O público ainda poderá conferir na mostra de longa duração os trabalhos dos artistas convidados Edgar Kanaykõ Xakriabá, Tayná Uráz e Denilson Baniwa, além dos nomes internacionais Elvira Espejo Ayca, Julieth Morales, Olinda Silvano, David Díaz González e Lanto’oy’ Unruh.

Claudia Andujar ao centro com curadores, artistas e equipe do Inhotim [Foto: Victor Moriyama para o Inhotim]
Davi Kopenawa assina a curadoria da sala dedicada à Hutukara Associação Yanomami, organização representativa dos povos Yanomami e Ye’kwana, com mais de 20 anos de atuação. O espaço exibe vídeos de Morzaniel Ɨramari Yanomami e do trio Aida Harika Yanomami, Edmar Tokorino Yanomami e Roseane Yariana Yanomami, além de 18 desenhos de Ehuana Yaira Yanomami, Joseca Yanomami, Oneron Yanomami e Salomé Ohotei Yanomami. As obras reforçam o projeto curatorial de legitimação e autorrepresentação do povo Yanomami – sintetizado também nas palavras do xamã e importante liderança: “Hoje é o nosso futuro.”

Trechos dos registros –
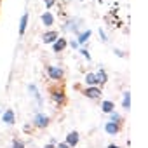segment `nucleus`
<instances>
[{"label":"nucleus","instance_id":"f257e3e1","mask_svg":"<svg viewBox=\"0 0 148 148\" xmlns=\"http://www.w3.org/2000/svg\"><path fill=\"white\" fill-rule=\"evenodd\" d=\"M49 98H51V101L58 106V108H63L64 105H66V91H64V86L61 84V82H56L54 86H51L49 87Z\"/></svg>","mask_w":148,"mask_h":148},{"label":"nucleus","instance_id":"f03ea898","mask_svg":"<svg viewBox=\"0 0 148 148\" xmlns=\"http://www.w3.org/2000/svg\"><path fill=\"white\" fill-rule=\"evenodd\" d=\"M45 75L54 80V82H61L64 79V70L61 66H54V64H47L45 66Z\"/></svg>","mask_w":148,"mask_h":148},{"label":"nucleus","instance_id":"7ed1b4c3","mask_svg":"<svg viewBox=\"0 0 148 148\" xmlns=\"http://www.w3.org/2000/svg\"><path fill=\"white\" fill-rule=\"evenodd\" d=\"M49 124H51V119H49V115H45L44 112H37V113L33 115L32 125H33L35 129H45Z\"/></svg>","mask_w":148,"mask_h":148},{"label":"nucleus","instance_id":"20e7f679","mask_svg":"<svg viewBox=\"0 0 148 148\" xmlns=\"http://www.w3.org/2000/svg\"><path fill=\"white\" fill-rule=\"evenodd\" d=\"M80 92H82V96H86L87 99H92V101H99L101 99V96H103V89L101 87H84V89H80Z\"/></svg>","mask_w":148,"mask_h":148},{"label":"nucleus","instance_id":"39448f33","mask_svg":"<svg viewBox=\"0 0 148 148\" xmlns=\"http://www.w3.org/2000/svg\"><path fill=\"white\" fill-rule=\"evenodd\" d=\"M82 21L80 19H77V18H70V19H66L64 23H63V32H66V33H79V25H80Z\"/></svg>","mask_w":148,"mask_h":148},{"label":"nucleus","instance_id":"423d86ee","mask_svg":"<svg viewBox=\"0 0 148 148\" xmlns=\"http://www.w3.org/2000/svg\"><path fill=\"white\" fill-rule=\"evenodd\" d=\"M79 141H80V134H79L77 131H70V132L66 134V138H64V143H66L70 148L77 146V145H79Z\"/></svg>","mask_w":148,"mask_h":148},{"label":"nucleus","instance_id":"0eeeda50","mask_svg":"<svg viewBox=\"0 0 148 148\" xmlns=\"http://www.w3.org/2000/svg\"><path fill=\"white\" fill-rule=\"evenodd\" d=\"M0 117H2V122L7 124V125H14V124H16V113H14V110H11V108L4 110Z\"/></svg>","mask_w":148,"mask_h":148},{"label":"nucleus","instance_id":"6e6552de","mask_svg":"<svg viewBox=\"0 0 148 148\" xmlns=\"http://www.w3.org/2000/svg\"><path fill=\"white\" fill-rule=\"evenodd\" d=\"M58 38H59V32H56V30H47V32L42 35V42L47 44V45H49V44L52 45Z\"/></svg>","mask_w":148,"mask_h":148},{"label":"nucleus","instance_id":"1a4fd4ad","mask_svg":"<svg viewBox=\"0 0 148 148\" xmlns=\"http://www.w3.org/2000/svg\"><path fill=\"white\" fill-rule=\"evenodd\" d=\"M120 131H122V125H119V124H115V122H112V120L105 122V132H106V134H110V136H117Z\"/></svg>","mask_w":148,"mask_h":148},{"label":"nucleus","instance_id":"9d476101","mask_svg":"<svg viewBox=\"0 0 148 148\" xmlns=\"http://www.w3.org/2000/svg\"><path fill=\"white\" fill-rule=\"evenodd\" d=\"M96 82H98V87H101V89L106 86V82H108V73L105 71V68H99L96 71Z\"/></svg>","mask_w":148,"mask_h":148},{"label":"nucleus","instance_id":"9b49d317","mask_svg":"<svg viewBox=\"0 0 148 148\" xmlns=\"http://www.w3.org/2000/svg\"><path fill=\"white\" fill-rule=\"evenodd\" d=\"M66 47H68V38H64V37H59V38H58V40L52 44V51H54L56 54L63 52Z\"/></svg>","mask_w":148,"mask_h":148},{"label":"nucleus","instance_id":"f8f14e48","mask_svg":"<svg viewBox=\"0 0 148 148\" xmlns=\"http://www.w3.org/2000/svg\"><path fill=\"white\" fill-rule=\"evenodd\" d=\"M91 30H84V32H79L77 33V42H79V45L82 47V45H86L89 40H91Z\"/></svg>","mask_w":148,"mask_h":148},{"label":"nucleus","instance_id":"ddd939ff","mask_svg":"<svg viewBox=\"0 0 148 148\" xmlns=\"http://www.w3.org/2000/svg\"><path fill=\"white\" fill-rule=\"evenodd\" d=\"M28 19H30V14H28V12H25V14L21 16V21H19V30H18L19 37H25L26 28H28Z\"/></svg>","mask_w":148,"mask_h":148},{"label":"nucleus","instance_id":"4468645a","mask_svg":"<svg viewBox=\"0 0 148 148\" xmlns=\"http://www.w3.org/2000/svg\"><path fill=\"white\" fill-rule=\"evenodd\" d=\"M28 92L32 94V98L37 101V105L38 106H42V96H40V92H38V89H37V86L35 84H30L28 86Z\"/></svg>","mask_w":148,"mask_h":148},{"label":"nucleus","instance_id":"2eb2a0df","mask_svg":"<svg viewBox=\"0 0 148 148\" xmlns=\"http://www.w3.org/2000/svg\"><path fill=\"white\" fill-rule=\"evenodd\" d=\"M40 21H42V25L44 26H52L54 25V16H52V12L51 11H47V12H44L42 16H40Z\"/></svg>","mask_w":148,"mask_h":148},{"label":"nucleus","instance_id":"dca6fc26","mask_svg":"<svg viewBox=\"0 0 148 148\" xmlns=\"http://www.w3.org/2000/svg\"><path fill=\"white\" fill-rule=\"evenodd\" d=\"M84 82H86V87H94V86L98 87V82H96V73H92V71L86 73Z\"/></svg>","mask_w":148,"mask_h":148},{"label":"nucleus","instance_id":"f3484780","mask_svg":"<svg viewBox=\"0 0 148 148\" xmlns=\"http://www.w3.org/2000/svg\"><path fill=\"white\" fill-rule=\"evenodd\" d=\"M101 110L105 112V113H112V112H115V103L113 101H110V99H105L103 103H101Z\"/></svg>","mask_w":148,"mask_h":148},{"label":"nucleus","instance_id":"a211bd4d","mask_svg":"<svg viewBox=\"0 0 148 148\" xmlns=\"http://www.w3.org/2000/svg\"><path fill=\"white\" fill-rule=\"evenodd\" d=\"M122 108H124L125 112L131 110V92H129V91H125L124 96H122Z\"/></svg>","mask_w":148,"mask_h":148},{"label":"nucleus","instance_id":"6ab92c4d","mask_svg":"<svg viewBox=\"0 0 148 148\" xmlns=\"http://www.w3.org/2000/svg\"><path fill=\"white\" fill-rule=\"evenodd\" d=\"M110 120H112V122H115V124H119V125H122V124H124V117H122L119 112H112V113H110Z\"/></svg>","mask_w":148,"mask_h":148},{"label":"nucleus","instance_id":"aec40b11","mask_svg":"<svg viewBox=\"0 0 148 148\" xmlns=\"http://www.w3.org/2000/svg\"><path fill=\"white\" fill-rule=\"evenodd\" d=\"M25 141L19 139V138H12V148H25Z\"/></svg>","mask_w":148,"mask_h":148},{"label":"nucleus","instance_id":"412c9836","mask_svg":"<svg viewBox=\"0 0 148 148\" xmlns=\"http://www.w3.org/2000/svg\"><path fill=\"white\" fill-rule=\"evenodd\" d=\"M79 52L82 54V58H84L86 61H91V52H89L86 47H79Z\"/></svg>","mask_w":148,"mask_h":148},{"label":"nucleus","instance_id":"4be33fe9","mask_svg":"<svg viewBox=\"0 0 148 148\" xmlns=\"http://www.w3.org/2000/svg\"><path fill=\"white\" fill-rule=\"evenodd\" d=\"M98 35H99L101 42H108V35L105 33V30H103V28H99V30H98Z\"/></svg>","mask_w":148,"mask_h":148},{"label":"nucleus","instance_id":"5701e85b","mask_svg":"<svg viewBox=\"0 0 148 148\" xmlns=\"http://www.w3.org/2000/svg\"><path fill=\"white\" fill-rule=\"evenodd\" d=\"M54 4H56V0H44V5L47 7V11H51L54 7Z\"/></svg>","mask_w":148,"mask_h":148},{"label":"nucleus","instance_id":"b1692460","mask_svg":"<svg viewBox=\"0 0 148 148\" xmlns=\"http://www.w3.org/2000/svg\"><path fill=\"white\" fill-rule=\"evenodd\" d=\"M68 45H70V47H71V49H77V51H79V47H80V45H79V42H77V40H68Z\"/></svg>","mask_w":148,"mask_h":148},{"label":"nucleus","instance_id":"393cba45","mask_svg":"<svg viewBox=\"0 0 148 148\" xmlns=\"http://www.w3.org/2000/svg\"><path fill=\"white\" fill-rule=\"evenodd\" d=\"M56 148H70V146L63 141V143H56Z\"/></svg>","mask_w":148,"mask_h":148},{"label":"nucleus","instance_id":"a878e982","mask_svg":"<svg viewBox=\"0 0 148 148\" xmlns=\"http://www.w3.org/2000/svg\"><path fill=\"white\" fill-rule=\"evenodd\" d=\"M115 54H117L119 58H125V54H124V51H119V49H115Z\"/></svg>","mask_w":148,"mask_h":148},{"label":"nucleus","instance_id":"bb28decb","mask_svg":"<svg viewBox=\"0 0 148 148\" xmlns=\"http://www.w3.org/2000/svg\"><path fill=\"white\" fill-rule=\"evenodd\" d=\"M106 148H120V146H119V145H113V143H112V145H108Z\"/></svg>","mask_w":148,"mask_h":148},{"label":"nucleus","instance_id":"cd10ccee","mask_svg":"<svg viewBox=\"0 0 148 148\" xmlns=\"http://www.w3.org/2000/svg\"><path fill=\"white\" fill-rule=\"evenodd\" d=\"M44 148H56V145H51V143H47V145H45Z\"/></svg>","mask_w":148,"mask_h":148},{"label":"nucleus","instance_id":"c85d7f7f","mask_svg":"<svg viewBox=\"0 0 148 148\" xmlns=\"http://www.w3.org/2000/svg\"><path fill=\"white\" fill-rule=\"evenodd\" d=\"M0 115H2V110H0Z\"/></svg>","mask_w":148,"mask_h":148}]
</instances>
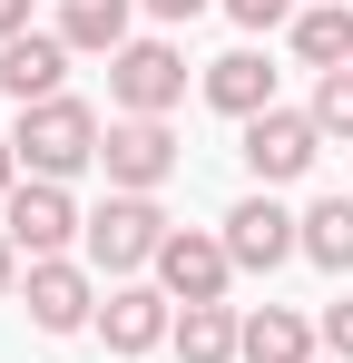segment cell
Listing matches in <instances>:
<instances>
[{
    "instance_id": "12",
    "label": "cell",
    "mask_w": 353,
    "mask_h": 363,
    "mask_svg": "<svg viewBox=\"0 0 353 363\" xmlns=\"http://www.w3.org/2000/svg\"><path fill=\"white\" fill-rule=\"evenodd\" d=\"M196 89H206V108H216V118H265V108H275V69H265V50H226V60H206V79H196Z\"/></svg>"
},
{
    "instance_id": "13",
    "label": "cell",
    "mask_w": 353,
    "mask_h": 363,
    "mask_svg": "<svg viewBox=\"0 0 353 363\" xmlns=\"http://www.w3.org/2000/svg\"><path fill=\"white\" fill-rule=\"evenodd\" d=\"M176 363H235L245 354V314L235 304H176Z\"/></svg>"
},
{
    "instance_id": "23",
    "label": "cell",
    "mask_w": 353,
    "mask_h": 363,
    "mask_svg": "<svg viewBox=\"0 0 353 363\" xmlns=\"http://www.w3.org/2000/svg\"><path fill=\"white\" fill-rule=\"evenodd\" d=\"M0 295H20V245H10V226H0Z\"/></svg>"
},
{
    "instance_id": "7",
    "label": "cell",
    "mask_w": 353,
    "mask_h": 363,
    "mask_svg": "<svg viewBox=\"0 0 353 363\" xmlns=\"http://www.w3.org/2000/svg\"><path fill=\"white\" fill-rule=\"evenodd\" d=\"M0 226H10V245L40 265V255H59L69 236H89V216L69 206V186H50V177H20L10 186V206H0Z\"/></svg>"
},
{
    "instance_id": "9",
    "label": "cell",
    "mask_w": 353,
    "mask_h": 363,
    "mask_svg": "<svg viewBox=\"0 0 353 363\" xmlns=\"http://www.w3.org/2000/svg\"><path fill=\"white\" fill-rule=\"evenodd\" d=\"M157 285H167L176 304H226V285H235L226 236H206V226H176V236L157 245Z\"/></svg>"
},
{
    "instance_id": "1",
    "label": "cell",
    "mask_w": 353,
    "mask_h": 363,
    "mask_svg": "<svg viewBox=\"0 0 353 363\" xmlns=\"http://www.w3.org/2000/svg\"><path fill=\"white\" fill-rule=\"evenodd\" d=\"M99 108L89 99H40V108H20V128H10V147H20V177H50L69 186L79 167H99Z\"/></svg>"
},
{
    "instance_id": "19",
    "label": "cell",
    "mask_w": 353,
    "mask_h": 363,
    "mask_svg": "<svg viewBox=\"0 0 353 363\" xmlns=\"http://www.w3.org/2000/svg\"><path fill=\"white\" fill-rule=\"evenodd\" d=\"M216 10H226L235 30H294V10H304V0H216Z\"/></svg>"
},
{
    "instance_id": "3",
    "label": "cell",
    "mask_w": 353,
    "mask_h": 363,
    "mask_svg": "<svg viewBox=\"0 0 353 363\" xmlns=\"http://www.w3.org/2000/svg\"><path fill=\"white\" fill-rule=\"evenodd\" d=\"M108 99H118V118H167L176 99H186L176 40H128V50L108 60Z\"/></svg>"
},
{
    "instance_id": "18",
    "label": "cell",
    "mask_w": 353,
    "mask_h": 363,
    "mask_svg": "<svg viewBox=\"0 0 353 363\" xmlns=\"http://www.w3.org/2000/svg\"><path fill=\"white\" fill-rule=\"evenodd\" d=\"M304 118L324 128V138H353V69H324V79H314V108H304Z\"/></svg>"
},
{
    "instance_id": "16",
    "label": "cell",
    "mask_w": 353,
    "mask_h": 363,
    "mask_svg": "<svg viewBox=\"0 0 353 363\" xmlns=\"http://www.w3.org/2000/svg\"><path fill=\"white\" fill-rule=\"evenodd\" d=\"M314 344H324V334H314L294 304H255V314H245V354H235V363H314Z\"/></svg>"
},
{
    "instance_id": "21",
    "label": "cell",
    "mask_w": 353,
    "mask_h": 363,
    "mask_svg": "<svg viewBox=\"0 0 353 363\" xmlns=\"http://www.w3.org/2000/svg\"><path fill=\"white\" fill-rule=\"evenodd\" d=\"M138 10H147L157 30H176V20H196V10H216V0H138Z\"/></svg>"
},
{
    "instance_id": "17",
    "label": "cell",
    "mask_w": 353,
    "mask_h": 363,
    "mask_svg": "<svg viewBox=\"0 0 353 363\" xmlns=\"http://www.w3.org/2000/svg\"><path fill=\"white\" fill-rule=\"evenodd\" d=\"M304 255L324 275H353V196H314L304 206Z\"/></svg>"
},
{
    "instance_id": "24",
    "label": "cell",
    "mask_w": 353,
    "mask_h": 363,
    "mask_svg": "<svg viewBox=\"0 0 353 363\" xmlns=\"http://www.w3.org/2000/svg\"><path fill=\"white\" fill-rule=\"evenodd\" d=\"M10 186H20V147L0 138V206H10Z\"/></svg>"
},
{
    "instance_id": "22",
    "label": "cell",
    "mask_w": 353,
    "mask_h": 363,
    "mask_svg": "<svg viewBox=\"0 0 353 363\" xmlns=\"http://www.w3.org/2000/svg\"><path fill=\"white\" fill-rule=\"evenodd\" d=\"M30 10H40V0H0V40H20V30H30Z\"/></svg>"
},
{
    "instance_id": "10",
    "label": "cell",
    "mask_w": 353,
    "mask_h": 363,
    "mask_svg": "<svg viewBox=\"0 0 353 363\" xmlns=\"http://www.w3.org/2000/svg\"><path fill=\"white\" fill-rule=\"evenodd\" d=\"M176 334V295L167 285H108L99 295V344L108 354H157Z\"/></svg>"
},
{
    "instance_id": "2",
    "label": "cell",
    "mask_w": 353,
    "mask_h": 363,
    "mask_svg": "<svg viewBox=\"0 0 353 363\" xmlns=\"http://www.w3.org/2000/svg\"><path fill=\"white\" fill-rule=\"evenodd\" d=\"M176 226H167V206H157V196H108V206H99V216H89V265H99V275H118V285H128V275H138V265H157V245H167Z\"/></svg>"
},
{
    "instance_id": "14",
    "label": "cell",
    "mask_w": 353,
    "mask_h": 363,
    "mask_svg": "<svg viewBox=\"0 0 353 363\" xmlns=\"http://www.w3.org/2000/svg\"><path fill=\"white\" fill-rule=\"evenodd\" d=\"M128 20H138V0H59V40L89 50V60H118V50L138 40Z\"/></svg>"
},
{
    "instance_id": "4",
    "label": "cell",
    "mask_w": 353,
    "mask_h": 363,
    "mask_svg": "<svg viewBox=\"0 0 353 363\" xmlns=\"http://www.w3.org/2000/svg\"><path fill=\"white\" fill-rule=\"evenodd\" d=\"M99 167H108V196H157V186L176 177V138H167V118H108Z\"/></svg>"
},
{
    "instance_id": "11",
    "label": "cell",
    "mask_w": 353,
    "mask_h": 363,
    "mask_svg": "<svg viewBox=\"0 0 353 363\" xmlns=\"http://www.w3.org/2000/svg\"><path fill=\"white\" fill-rule=\"evenodd\" d=\"M69 60H79V50H69L59 30H20V40H0V99H10V108L69 99V89H59V79H69Z\"/></svg>"
},
{
    "instance_id": "5",
    "label": "cell",
    "mask_w": 353,
    "mask_h": 363,
    "mask_svg": "<svg viewBox=\"0 0 353 363\" xmlns=\"http://www.w3.org/2000/svg\"><path fill=\"white\" fill-rule=\"evenodd\" d=\"M226 255H235V275H275L285 255H304V216L275 206V186H255L226 206Z\"/></svg>"
},
{
    "instance_id": "6",
    "label": "cell",
    "mask_w": 353,
    "mask_h": 363,
    "mask_svg": "<svg viewBox=\"0 0 353 363\" xmlns=\"http://www.w3.org/2000/svg\"><path fill=\"white\" fill-rule=\"evenodd\" d=\"M20 304H30L40 334H99V285H89V265H69V255H40V265L20 275Z\"/></svg>"
},
{
    "instance_id": "20",
    "label": "cell",
    "mask_w": 353,
    "mask_h": 363,
    "mask_svg": "<svg viewBox=\"0 0 353 363\" xmlns=\"http://www.w3.org/2000/svg\"><path fill=\"white\" fill-rule=\"evenodd\" d=\"M314 334H324V354H334V363H353V295L324 304V324H314Z\"/></svg>"
},
{
    "instance_id": "8",
    "label": "cell",
    "mask_w": 353,
    "mask_h": 363,
    "mask_svg": "<svg viewBox=\"0 0 353 363\" xmlns=\"http://www.w3.org/2000/svg\"><path fill=\"white\" fill-rule=\"evenodd\" d=\"M314 157H324V128L304 118V108H265V118H245V167H255V186H294Z\"/></svg>"
},
{
    "instance_id": "15",
    "label": "cell",
    "mask_w": 353,
    "mask_h": 363,
    "mask_svg": "<svg viewBox=\"0 0 353 363\" xmlns=\"http://www.w3.org/2000/svg\"><path fill=\"white\" fill-rule=\"evenodd\" d=\"M294 60L314 69V79L324 69H353V10L344 0H304L294 10Z\"/></svg>"
}]
</instances>
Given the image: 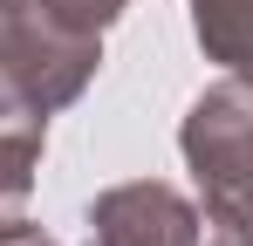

Instrução dada A – No texto selecionado, reproduza o trecho que começa em "O público ainda" e termina em "e Lanto’oy’ Unruh.", renomeando "mostra" como "exposição".
Instrução dada B – Traduza para o inglês esta frase do texto selecionado: "Davi Kopenawa assina a curadoria da sala dedicada à Hutukara Associação Yanomami, organização representativa dos povos Yanomami e Ye’kwana, com mais de 20 anos de atuação."

Resposta do exercício A –
O público ainda poderá conferir na exposição de longa duração os trabalhos dos artistas convidados Edgar Kanaykõ Xakriabá, Tayná Uráz e Denilson Baniwa, além dos nomes internacionais Elvira Espejo Ayca, Julieth Morales, Olinda Silvano, David Díaz González e Lanto’oy’ Unruh.

Resposta do exercício B – Davi Kopenawa curates the room dedicated to Hutukara Associação Yanomami, an organization representing the Yanomami and Ye’kwana peoples, with more than 20 years of activity.